Ionic Digital has filed with the U.S. Securities and Exchange Commission for a direct listing on the Nasdaq Global Select Market under the ticker IOND, a move that would allow existing shareholders to trade their holdings without the company issuing new shares. The filing comes days after Ionic completed a $400 million private financing, as it continues to reposition its business around AI infrastructure and digital data centers.
The proposed listing differs from a traditional initial public offering because it is not intended to raise additional capital. Instead, registered shareholders may sell up to 10.8 million common shares once the registration statement becomes effective.
Before filing for the listing, Ionic completed a Series A convertible preferred financing that valued the company at approximately $2 billion on a pre-money basis.
According to the company, the funding will be used for:
The financing attracted several institutional investors, including Attestor, Oaktree Capital Management, Sachem Head Capital Management, Citadel, and Weiss Asset Management.

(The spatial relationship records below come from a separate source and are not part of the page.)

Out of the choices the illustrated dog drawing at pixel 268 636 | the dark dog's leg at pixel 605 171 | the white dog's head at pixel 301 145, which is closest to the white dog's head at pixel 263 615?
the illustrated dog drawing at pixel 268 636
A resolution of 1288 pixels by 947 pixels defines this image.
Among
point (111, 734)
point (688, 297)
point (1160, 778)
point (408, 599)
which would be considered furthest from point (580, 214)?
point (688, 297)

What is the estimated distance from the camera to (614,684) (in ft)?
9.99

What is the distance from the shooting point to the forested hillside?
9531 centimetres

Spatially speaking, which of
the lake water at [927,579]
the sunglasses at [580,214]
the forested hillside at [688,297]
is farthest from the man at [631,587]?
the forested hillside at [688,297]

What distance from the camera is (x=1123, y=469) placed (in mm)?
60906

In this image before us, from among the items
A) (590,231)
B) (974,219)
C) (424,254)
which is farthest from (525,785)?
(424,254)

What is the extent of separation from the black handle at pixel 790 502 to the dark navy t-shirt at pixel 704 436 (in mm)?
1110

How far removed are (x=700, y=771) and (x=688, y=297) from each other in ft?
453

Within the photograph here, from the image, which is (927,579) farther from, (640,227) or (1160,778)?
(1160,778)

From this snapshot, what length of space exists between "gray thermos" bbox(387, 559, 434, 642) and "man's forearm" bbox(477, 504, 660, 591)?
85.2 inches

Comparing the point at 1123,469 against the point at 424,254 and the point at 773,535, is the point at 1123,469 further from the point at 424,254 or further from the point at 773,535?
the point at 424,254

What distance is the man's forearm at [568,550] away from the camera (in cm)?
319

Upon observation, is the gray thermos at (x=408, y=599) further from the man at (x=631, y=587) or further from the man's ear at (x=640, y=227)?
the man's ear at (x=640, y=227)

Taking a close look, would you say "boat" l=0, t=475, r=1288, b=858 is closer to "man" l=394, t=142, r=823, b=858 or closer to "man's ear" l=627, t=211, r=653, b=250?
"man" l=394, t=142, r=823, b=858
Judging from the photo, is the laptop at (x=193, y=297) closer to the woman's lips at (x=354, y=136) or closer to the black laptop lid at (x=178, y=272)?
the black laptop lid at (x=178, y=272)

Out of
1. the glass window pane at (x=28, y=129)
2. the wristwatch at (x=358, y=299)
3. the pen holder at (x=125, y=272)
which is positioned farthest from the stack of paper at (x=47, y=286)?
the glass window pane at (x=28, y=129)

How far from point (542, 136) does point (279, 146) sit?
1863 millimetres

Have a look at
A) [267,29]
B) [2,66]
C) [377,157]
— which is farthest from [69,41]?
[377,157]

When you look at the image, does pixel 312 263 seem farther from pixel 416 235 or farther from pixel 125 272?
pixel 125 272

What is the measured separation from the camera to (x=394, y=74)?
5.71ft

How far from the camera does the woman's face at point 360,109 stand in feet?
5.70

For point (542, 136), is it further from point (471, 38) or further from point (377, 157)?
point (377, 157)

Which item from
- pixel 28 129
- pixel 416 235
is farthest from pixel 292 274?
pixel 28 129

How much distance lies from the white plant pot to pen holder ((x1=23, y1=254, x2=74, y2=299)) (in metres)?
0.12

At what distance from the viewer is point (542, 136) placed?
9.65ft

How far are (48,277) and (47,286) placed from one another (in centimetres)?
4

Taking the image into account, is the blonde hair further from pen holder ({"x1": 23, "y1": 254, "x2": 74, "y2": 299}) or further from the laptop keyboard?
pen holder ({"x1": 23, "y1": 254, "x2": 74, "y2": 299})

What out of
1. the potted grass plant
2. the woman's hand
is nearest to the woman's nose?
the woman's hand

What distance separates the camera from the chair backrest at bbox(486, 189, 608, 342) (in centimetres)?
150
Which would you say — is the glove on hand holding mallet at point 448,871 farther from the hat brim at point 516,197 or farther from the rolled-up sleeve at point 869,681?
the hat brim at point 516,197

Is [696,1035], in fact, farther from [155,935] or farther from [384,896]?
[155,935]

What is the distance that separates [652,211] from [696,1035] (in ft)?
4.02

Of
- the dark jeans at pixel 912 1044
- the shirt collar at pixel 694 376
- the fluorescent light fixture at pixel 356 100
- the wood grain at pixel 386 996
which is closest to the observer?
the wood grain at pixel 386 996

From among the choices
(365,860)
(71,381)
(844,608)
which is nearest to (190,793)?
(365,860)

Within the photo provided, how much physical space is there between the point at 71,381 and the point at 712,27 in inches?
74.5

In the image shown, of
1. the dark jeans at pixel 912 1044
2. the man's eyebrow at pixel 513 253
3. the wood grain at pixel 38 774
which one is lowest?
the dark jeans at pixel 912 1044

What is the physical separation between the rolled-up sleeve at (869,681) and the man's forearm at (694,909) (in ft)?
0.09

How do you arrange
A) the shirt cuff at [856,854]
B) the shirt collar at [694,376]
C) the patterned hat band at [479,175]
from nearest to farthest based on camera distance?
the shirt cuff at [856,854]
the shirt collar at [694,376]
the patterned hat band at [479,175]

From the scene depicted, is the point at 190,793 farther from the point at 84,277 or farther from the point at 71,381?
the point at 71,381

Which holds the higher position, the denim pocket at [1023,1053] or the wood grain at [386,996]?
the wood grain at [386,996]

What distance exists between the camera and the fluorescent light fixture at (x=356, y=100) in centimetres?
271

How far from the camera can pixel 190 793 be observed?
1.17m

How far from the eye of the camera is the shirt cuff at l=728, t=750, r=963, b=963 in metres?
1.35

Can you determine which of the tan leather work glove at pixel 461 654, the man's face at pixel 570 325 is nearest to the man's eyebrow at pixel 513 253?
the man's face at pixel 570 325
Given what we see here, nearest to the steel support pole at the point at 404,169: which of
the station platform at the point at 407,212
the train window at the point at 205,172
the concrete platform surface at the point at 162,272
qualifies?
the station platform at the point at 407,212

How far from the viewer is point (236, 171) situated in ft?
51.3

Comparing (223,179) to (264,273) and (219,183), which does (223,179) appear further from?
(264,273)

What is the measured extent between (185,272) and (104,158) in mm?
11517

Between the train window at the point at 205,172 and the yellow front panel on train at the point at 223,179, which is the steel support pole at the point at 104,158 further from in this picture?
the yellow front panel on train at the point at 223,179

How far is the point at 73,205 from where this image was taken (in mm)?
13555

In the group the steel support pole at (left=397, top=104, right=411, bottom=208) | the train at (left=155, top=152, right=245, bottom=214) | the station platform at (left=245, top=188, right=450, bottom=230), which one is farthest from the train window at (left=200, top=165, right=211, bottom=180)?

The direct listing itself will not provide additional proceeds to the company. Instead, it creates a public market for existing shareholders while the recently completed private financing supplies capital for ongoing investment.
Ionic Digital was established in January 2024 after acquiring the mining assets of Celsius Mining during the restructuring of bankrupt cryptocurrency lender Celsius Network.
As part of the court-approved reorganization, approximately 37 million Class A shares were distributed to former Celsius creditors, making them shareholders in the newly created company. A public listing would provide those investors with their first regulated marketplace to buy or sell their holdings. Although Ionic was originally created as a Bitcoin mining company, its business model has changed significantly over the past year.
Its largest asset is a 234-megawatt facility in Ward County, Texas, where cryptocurrency mining equipment has been removed as the site is converted for AI and high-performance computing (HPC) workloads. The facility has been leased to AI infrastructure company Nscale under a long-term agreement that the company estimates could generate nearly $2 billion in contracted revenue over its duration.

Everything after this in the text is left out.